Cher Guy Benarroche, je pense donc que vos amendements sont largement satisfaits.
J’entends ce que dit Cécile Cukierman. Nous vivons tous dans des régions différentes. Pour ma part, je vis en Bretagne. Ce n’est pas parce que c’est une péninsule que nous sommes encore éclairés à la bougie ! Cela dit, je connais des maires de communes de 3 000 habitants qui, pour téléphoner, doivent sortir de leur mairie et se rendre sur une colline, sinon ils ne captent pas le réseau !

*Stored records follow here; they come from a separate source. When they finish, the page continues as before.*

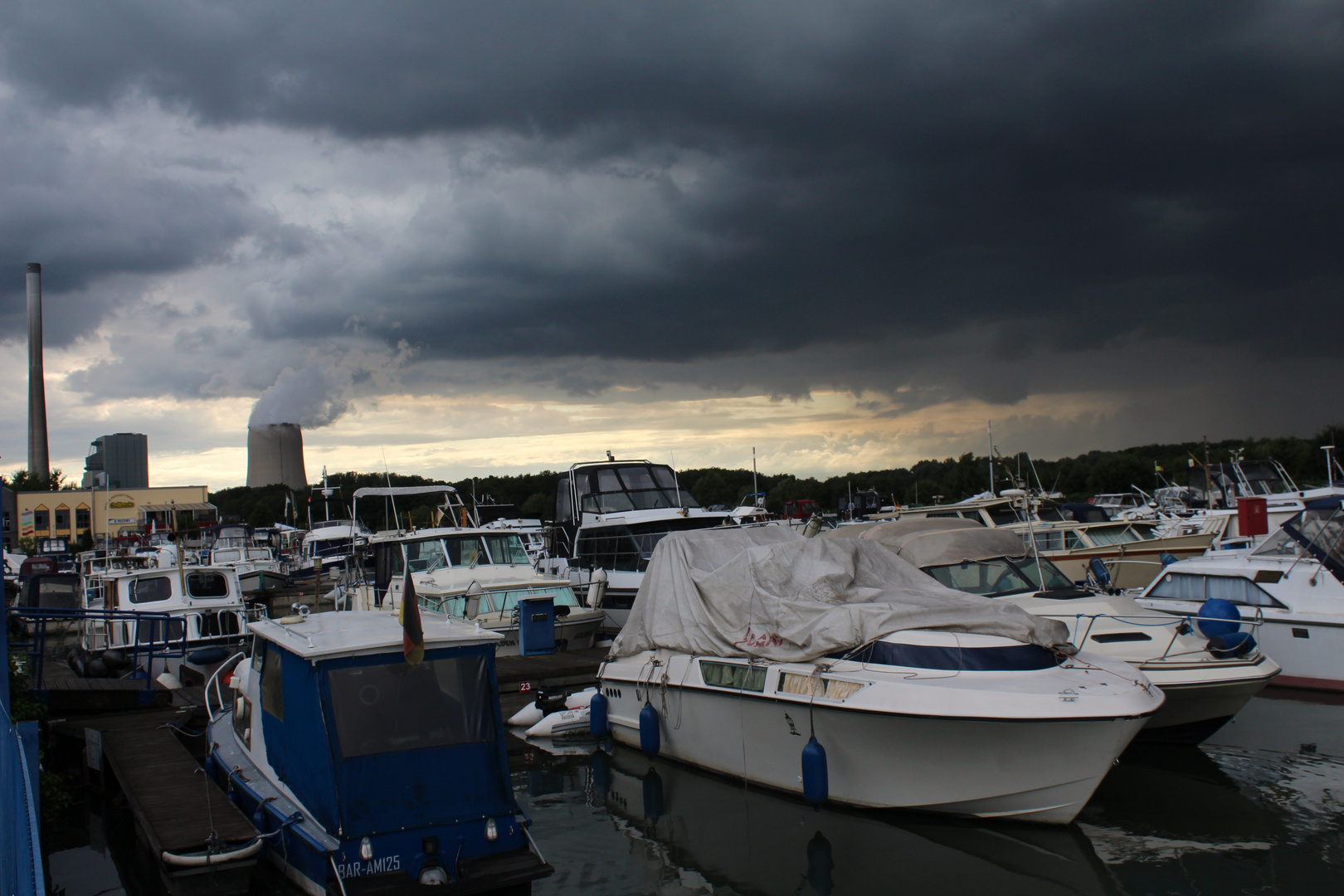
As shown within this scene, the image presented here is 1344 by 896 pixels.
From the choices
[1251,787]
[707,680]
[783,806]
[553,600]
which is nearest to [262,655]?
[707,680]

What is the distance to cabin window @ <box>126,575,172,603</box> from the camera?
Answer: 20125 mm

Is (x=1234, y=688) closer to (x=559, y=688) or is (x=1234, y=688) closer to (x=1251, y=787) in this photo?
(x=1251, y=787)

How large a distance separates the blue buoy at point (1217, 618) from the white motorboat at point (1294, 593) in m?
0.67

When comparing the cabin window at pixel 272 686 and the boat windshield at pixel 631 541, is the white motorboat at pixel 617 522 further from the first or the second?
the cabin window at pixel 272 686

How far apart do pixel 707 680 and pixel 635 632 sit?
7.44 feet

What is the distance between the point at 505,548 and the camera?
20.7 metres

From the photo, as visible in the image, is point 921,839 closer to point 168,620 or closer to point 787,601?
point 787,601

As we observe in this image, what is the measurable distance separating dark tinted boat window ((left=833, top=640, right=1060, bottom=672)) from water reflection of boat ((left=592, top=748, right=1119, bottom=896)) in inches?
61.3

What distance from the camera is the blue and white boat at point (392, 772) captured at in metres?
7.05

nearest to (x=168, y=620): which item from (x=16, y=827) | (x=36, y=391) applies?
(x=16, y=827)

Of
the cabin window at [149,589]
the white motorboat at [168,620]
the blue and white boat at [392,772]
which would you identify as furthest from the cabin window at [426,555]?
the blue and white boat at [392,772]

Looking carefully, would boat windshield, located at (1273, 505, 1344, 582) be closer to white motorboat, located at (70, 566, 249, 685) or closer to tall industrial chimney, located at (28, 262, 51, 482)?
white motorboat, located at (70, 566, 249, 685)

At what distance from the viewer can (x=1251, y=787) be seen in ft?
34.6

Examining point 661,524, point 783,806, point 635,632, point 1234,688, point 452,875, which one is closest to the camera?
point 452,875
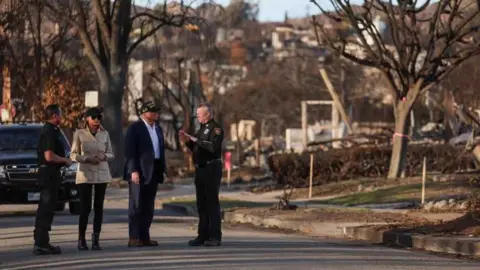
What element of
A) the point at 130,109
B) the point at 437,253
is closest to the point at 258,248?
the point at 437,253

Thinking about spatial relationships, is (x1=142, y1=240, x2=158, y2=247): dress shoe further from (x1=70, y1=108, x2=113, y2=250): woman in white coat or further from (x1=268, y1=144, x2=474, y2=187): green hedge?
(x1=268, y1=144, x2=474, y2=187): green hedge

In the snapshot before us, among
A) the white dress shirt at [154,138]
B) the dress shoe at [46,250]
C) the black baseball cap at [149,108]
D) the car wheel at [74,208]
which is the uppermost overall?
the black baseball cap at [149,108]

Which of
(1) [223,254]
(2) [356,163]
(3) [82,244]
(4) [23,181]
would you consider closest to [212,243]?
(1) [223,254]

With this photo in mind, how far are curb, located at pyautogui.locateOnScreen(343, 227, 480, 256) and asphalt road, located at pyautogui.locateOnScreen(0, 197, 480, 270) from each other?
0.36 m

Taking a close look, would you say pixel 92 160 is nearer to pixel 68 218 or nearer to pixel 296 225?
pixel 296 225

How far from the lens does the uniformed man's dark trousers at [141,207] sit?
51.0 ft

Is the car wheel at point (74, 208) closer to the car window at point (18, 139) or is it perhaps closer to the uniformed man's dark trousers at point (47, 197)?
the car window at point (18, 139)

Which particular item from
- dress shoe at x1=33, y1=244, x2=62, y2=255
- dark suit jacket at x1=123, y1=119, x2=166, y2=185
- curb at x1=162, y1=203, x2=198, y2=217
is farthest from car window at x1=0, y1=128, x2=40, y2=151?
dress shoe at x1=33, y1=244, x2=62, y2=255

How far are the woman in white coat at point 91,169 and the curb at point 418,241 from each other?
411 centimetres

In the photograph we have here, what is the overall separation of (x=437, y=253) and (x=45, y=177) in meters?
5.06

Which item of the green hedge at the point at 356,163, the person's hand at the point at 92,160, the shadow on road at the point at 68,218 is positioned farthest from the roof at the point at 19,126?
the person's hand at the point at 92,160

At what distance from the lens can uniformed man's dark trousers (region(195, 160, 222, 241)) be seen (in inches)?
621

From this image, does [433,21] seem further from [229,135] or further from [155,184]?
[229,135]

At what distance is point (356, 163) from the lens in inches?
1237
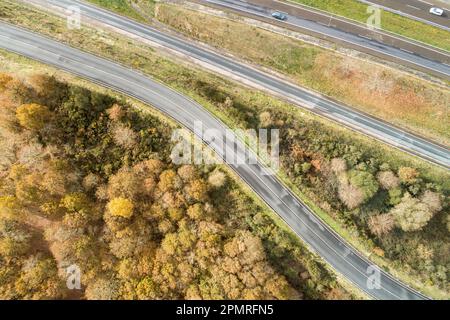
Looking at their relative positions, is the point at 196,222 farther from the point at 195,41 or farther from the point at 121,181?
the point at 195,41

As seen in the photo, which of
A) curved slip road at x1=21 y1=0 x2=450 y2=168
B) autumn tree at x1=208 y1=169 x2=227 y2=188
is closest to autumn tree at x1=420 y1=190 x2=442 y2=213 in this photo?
curved slip road at x1=21 y1=0 x2=450 y2=168

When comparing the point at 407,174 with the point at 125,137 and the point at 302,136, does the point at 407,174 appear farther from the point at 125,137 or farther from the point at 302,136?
the point at 125,137

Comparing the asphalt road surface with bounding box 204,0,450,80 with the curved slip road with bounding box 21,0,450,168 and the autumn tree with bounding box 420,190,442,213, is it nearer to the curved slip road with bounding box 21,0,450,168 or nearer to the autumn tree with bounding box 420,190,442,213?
the curved slip road with bounding box 21,0,450,168

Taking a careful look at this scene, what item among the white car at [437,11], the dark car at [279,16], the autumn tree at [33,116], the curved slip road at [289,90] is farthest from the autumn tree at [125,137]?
the white car at [437,11]

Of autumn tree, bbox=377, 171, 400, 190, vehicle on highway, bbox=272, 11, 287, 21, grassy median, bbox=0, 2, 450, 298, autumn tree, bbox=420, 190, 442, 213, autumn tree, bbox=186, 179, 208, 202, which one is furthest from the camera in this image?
vehicle on highway, bbox=272, 11, 287, 21

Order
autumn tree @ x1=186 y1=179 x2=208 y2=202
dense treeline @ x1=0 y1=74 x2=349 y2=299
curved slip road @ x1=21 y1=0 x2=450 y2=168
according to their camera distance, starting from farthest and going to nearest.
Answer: curved slip road @ x1=21 y1=0 x2=450 y2=168 → autumn tree @ x1=186 y1=179 x2=208 y2=202 → dense treeline @ x1=0 y1=74 x2=349 y2=299

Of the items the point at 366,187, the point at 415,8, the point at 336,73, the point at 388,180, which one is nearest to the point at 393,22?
the point at 415,8
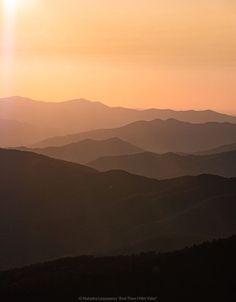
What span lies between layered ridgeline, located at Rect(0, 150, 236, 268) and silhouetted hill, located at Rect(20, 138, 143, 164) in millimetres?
84241

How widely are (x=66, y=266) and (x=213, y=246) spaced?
7704 millimetres

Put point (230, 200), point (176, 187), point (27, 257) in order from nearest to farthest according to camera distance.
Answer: point (27, 257), point (230, 200), point (176, 187)

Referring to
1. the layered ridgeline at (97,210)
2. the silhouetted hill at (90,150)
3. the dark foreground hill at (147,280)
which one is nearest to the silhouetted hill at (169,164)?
the silhouetted hill at (90,150)

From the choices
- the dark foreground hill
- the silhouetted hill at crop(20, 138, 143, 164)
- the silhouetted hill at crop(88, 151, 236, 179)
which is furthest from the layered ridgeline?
the silhouetted hill at crop(20, 138, 143, 164)

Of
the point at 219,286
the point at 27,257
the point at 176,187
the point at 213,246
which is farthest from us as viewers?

M. Michel Savin. C’est vrai !
Mme Françoise Gatel, rapporteur. Cécile Cukierman a raison : faisons des efforts pour déployer le très haut débit avant de soumettre les maires à des obligations.
René-Paul Savary a lui aussi raison : la formation des secrétaires de mairie peut constituer un excellent projet intercommunal.
Je rappelle à notre collègue Éric Kerrouche et à chacun que l’objectif est non pas que les communes alimentent des fichiers – je ne suis pas sûre qu’elles détiennent des informations spécifiques –, mais qu’elles reçoivent des informations. En ce sens, cher René-Paul Savary, nous n’avons pas utilisé le mot « fichier ». Les dispositions que nous proposons et qui figurent dans le texte sont bénies, si je puis dire, par la CNIL. Si elles étaient adoptées, un décret préciserait ensuite le caractère confidentiel des données, leurs modalités d’accès et l’usage qu’il sera possible d’en faire.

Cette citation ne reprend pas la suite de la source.